* [AIM OF THE TASK]: Write out the data again exactly, skipping every picture.

* [DATA IN THIS EXERCISE]:
------------------------------------------------------------------------

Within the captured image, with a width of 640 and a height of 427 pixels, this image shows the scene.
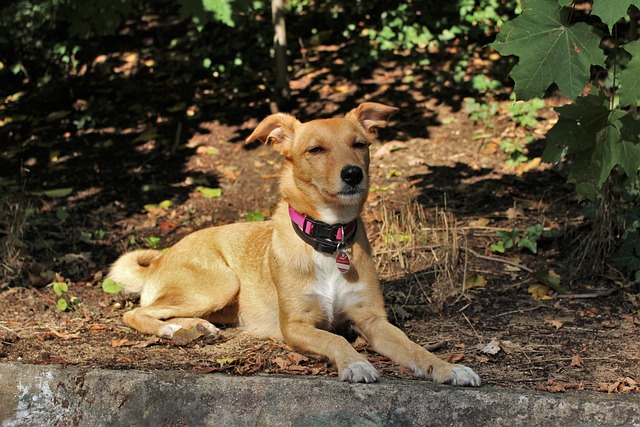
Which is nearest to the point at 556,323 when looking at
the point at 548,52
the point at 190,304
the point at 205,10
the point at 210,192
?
the point at 548,52

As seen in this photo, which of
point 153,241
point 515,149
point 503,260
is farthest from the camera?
point 515,149

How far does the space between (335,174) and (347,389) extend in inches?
50.7

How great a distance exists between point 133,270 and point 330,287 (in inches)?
72.0

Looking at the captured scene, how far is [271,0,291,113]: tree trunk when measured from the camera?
862 centimetres

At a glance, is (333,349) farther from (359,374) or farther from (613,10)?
(613,10)

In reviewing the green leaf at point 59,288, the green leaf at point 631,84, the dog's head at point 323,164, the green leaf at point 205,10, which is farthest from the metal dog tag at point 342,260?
the green leaf at point 205,10

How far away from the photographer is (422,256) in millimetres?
6020

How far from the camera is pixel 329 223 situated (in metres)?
4.61

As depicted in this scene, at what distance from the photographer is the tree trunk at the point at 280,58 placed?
862 centimetres

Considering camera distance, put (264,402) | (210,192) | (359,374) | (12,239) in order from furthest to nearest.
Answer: (210,192)
(12,239)
(359,374)
(264,402)

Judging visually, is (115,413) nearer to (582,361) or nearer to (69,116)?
(582,361)

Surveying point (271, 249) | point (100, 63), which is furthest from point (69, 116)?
point (271, 249)

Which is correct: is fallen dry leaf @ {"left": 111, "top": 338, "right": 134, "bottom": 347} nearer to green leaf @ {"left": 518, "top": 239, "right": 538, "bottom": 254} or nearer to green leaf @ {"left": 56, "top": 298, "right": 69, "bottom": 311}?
green leaf @ {"left": 56, "top": 298, "right": 69, "bottom": 311}

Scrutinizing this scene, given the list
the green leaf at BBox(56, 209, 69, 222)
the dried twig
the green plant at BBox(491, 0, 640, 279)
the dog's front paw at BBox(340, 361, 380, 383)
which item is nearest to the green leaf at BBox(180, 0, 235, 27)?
the green leaf at BBox(56, 209, 69, 222)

------------------------------------------------------------------------

* [ANSWER TO THE EXERCISE]:
Within the captured image, with a width of 640 and a height of 427 pixels, this image shows the scene.
Which is nearest to the point at 556,323 when looking at
the point at 548,52
the point at 190,304
the point at 205,10
the point at 210,192
?
the point at 548,52

As seen in this photo, which of
point 153,241
point 515,149
point 503,260
is farthest from the camera?
point 515,149

How far does the space between (335,174) and (347,389) extend in inches?
50.7

How great a distance exists between point 133,270 and point 330,287 (in inches)?
72.0

Looking at the captured scene, how far is [271,0,291,113]: tree trunk when measured from the camera?
862 centimetres

At a glance, is (333,349) farther from (359,374) or farther from (613,10)?
(613,10)

In reviewing the green leaf at point 59,288, the green leaf at point 631,84, the dog's head at point 323,164, the green leaf at point 205,10, which is farthest from the metal dog tag at point 342,260?
the green leaf at point 205,10

How far away from the photographer is (422,256) in millimetres?
6020

How far from the camera is pixel 329 223 situated (in metres)?
4.61

As depicted in this scene, at what distance from the photographer is the tree trunk at the point at 280,58 placed?
862 centimetres

Considering camera distance, put (264,402) | (210,192) | (359,374) | (12,239) in order from furthest to nearest.
Answer: (210,192)
(12,239)
(359,374)
(264,402)

Judging visually, is (115,413) nearer to (582,361) or nearer to (69,116)?
(582,361)

Surveying point (271, 249) | point (100, 63), which is furthest from point (69, 116)?
point (271, 249)

Which is correct: is fallen dry leaf @ {"left": 111, "top": 338, "right": 134, "bottom": 347} nearer to green leaf @ {"left": 518, "top": 239, "right": 538, "bottom": 254} or nearer to green leaf @ {"left": 56, "top": 298, "right": 69, "bottom": 311}?
green leaf @ {"left": 56, "top": 298, "right": 69, "bottom": 311}

Scrutinizing this scene, given the list
the green leaf at BBox(56, 209, 69, 222)
the dried twig
the green plant at BBox(491, 0, 640, 279)
the dog's front paw at BBox(340, 361, 380, 383)
which item is nearest to the green leaf at BBox(180, 0, 235, 27)?
the green leaf at BBox(56, 209, 69, 222)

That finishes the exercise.